Did the gun buyback reduce gun homicides or suicides? According to a new paper in the British Journal of Criminology by Jeanine Baker and Samara McPhedran, it didn’t. (The two have been criticised for their affiliations to the gun lobby, but I don’t think that invalidates their study.)
The paper’s methodology starts from an important insight: since gun homicide and suicide rates have been trending downwards over recent decades, we should compare the efficacy of the gun laws not against the pre-1996 rates, but against the extrapolated trends.
Like the best papers, this approach can be shown with a simple graph. The dashed lines in the chart above (figure 4A in the paper) depict 95% confidence intervals for the trend in gun homicides from 1979-96, extrapolated forwards. The solid line is the actual gun homicide rate.
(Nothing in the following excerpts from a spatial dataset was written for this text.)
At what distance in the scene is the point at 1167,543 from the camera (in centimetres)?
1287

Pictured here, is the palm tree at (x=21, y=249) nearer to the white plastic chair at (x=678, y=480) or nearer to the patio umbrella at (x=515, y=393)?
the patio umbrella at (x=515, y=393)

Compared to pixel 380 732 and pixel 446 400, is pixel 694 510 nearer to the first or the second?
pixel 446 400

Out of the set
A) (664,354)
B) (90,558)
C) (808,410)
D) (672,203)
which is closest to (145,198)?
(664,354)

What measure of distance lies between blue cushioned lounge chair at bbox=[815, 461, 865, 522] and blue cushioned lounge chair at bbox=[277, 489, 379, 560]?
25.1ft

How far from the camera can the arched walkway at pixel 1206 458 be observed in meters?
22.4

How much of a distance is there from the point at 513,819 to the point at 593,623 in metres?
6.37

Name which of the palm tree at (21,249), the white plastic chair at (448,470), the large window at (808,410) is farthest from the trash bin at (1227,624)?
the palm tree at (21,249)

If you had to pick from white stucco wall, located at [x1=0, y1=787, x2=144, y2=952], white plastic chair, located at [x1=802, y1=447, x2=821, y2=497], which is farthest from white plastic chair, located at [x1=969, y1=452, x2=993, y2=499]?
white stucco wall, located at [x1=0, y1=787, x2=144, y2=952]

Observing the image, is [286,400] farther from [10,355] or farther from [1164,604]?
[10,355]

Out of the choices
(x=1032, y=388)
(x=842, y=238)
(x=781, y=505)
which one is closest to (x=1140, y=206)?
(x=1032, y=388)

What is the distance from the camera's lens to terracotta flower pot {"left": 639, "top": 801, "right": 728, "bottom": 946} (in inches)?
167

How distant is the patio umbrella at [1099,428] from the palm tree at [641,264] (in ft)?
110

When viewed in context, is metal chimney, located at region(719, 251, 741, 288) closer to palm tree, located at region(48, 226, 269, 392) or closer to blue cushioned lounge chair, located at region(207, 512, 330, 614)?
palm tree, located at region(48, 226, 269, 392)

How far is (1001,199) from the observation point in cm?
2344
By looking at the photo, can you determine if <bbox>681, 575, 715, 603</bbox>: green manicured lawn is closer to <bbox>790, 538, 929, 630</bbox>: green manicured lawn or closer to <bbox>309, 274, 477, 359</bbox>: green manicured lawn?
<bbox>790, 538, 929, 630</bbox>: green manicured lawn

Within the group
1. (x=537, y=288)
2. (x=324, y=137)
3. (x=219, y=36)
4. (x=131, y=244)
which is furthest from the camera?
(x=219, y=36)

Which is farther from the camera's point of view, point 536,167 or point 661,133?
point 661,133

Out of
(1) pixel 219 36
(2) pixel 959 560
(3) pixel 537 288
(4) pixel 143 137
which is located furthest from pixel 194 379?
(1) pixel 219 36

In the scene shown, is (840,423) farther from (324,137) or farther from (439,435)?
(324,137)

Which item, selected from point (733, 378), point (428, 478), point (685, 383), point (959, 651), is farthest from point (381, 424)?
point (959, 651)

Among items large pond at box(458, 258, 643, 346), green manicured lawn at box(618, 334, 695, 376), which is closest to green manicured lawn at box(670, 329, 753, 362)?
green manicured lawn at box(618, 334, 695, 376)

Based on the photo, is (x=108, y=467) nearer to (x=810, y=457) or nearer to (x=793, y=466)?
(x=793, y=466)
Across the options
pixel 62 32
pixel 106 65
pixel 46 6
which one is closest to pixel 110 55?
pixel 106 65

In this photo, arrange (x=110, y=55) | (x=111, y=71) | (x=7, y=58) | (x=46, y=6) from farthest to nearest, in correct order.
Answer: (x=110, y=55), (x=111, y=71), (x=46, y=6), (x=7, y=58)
If the buyback cut gun homicides, we should have expected the solid line to break through the bottom dashed line. This would tell us that fewer gun homicides happened than the extrapolated trend. This didn’t happen, so Baker and McPhedran conclude that the buyback didn’t work. As Jeanine Baker said on the AM program yesterday:
In 1996 we were told that taking the… buying back those civilian firearms, off those licensed firearms owners would make society safer and it would reduce firearm deaths. The evidence isn’t there to support that.
But let’s just look at that graph again, and see what would have had to happen for the gun buyback to work. In 2004, the bottom dashed line hits zero. For the solid line to go below the dashed line, the gun homicide rate in Australia would have to be negative in 2004, and extremely low in earlier years. (Ironically, one of the reasons that their statistical test has so little power is that the mass shootings of the 1980s and 1990s made the gun homicide rate extremely volatile, and the 95% confidence band very wide.)
In other words, Baker and McPhedran have set the gun buyback an impossible test. Just because gun buybacks don’t lead to negative gun homicide rates, it doesn’t follow that they don’t work.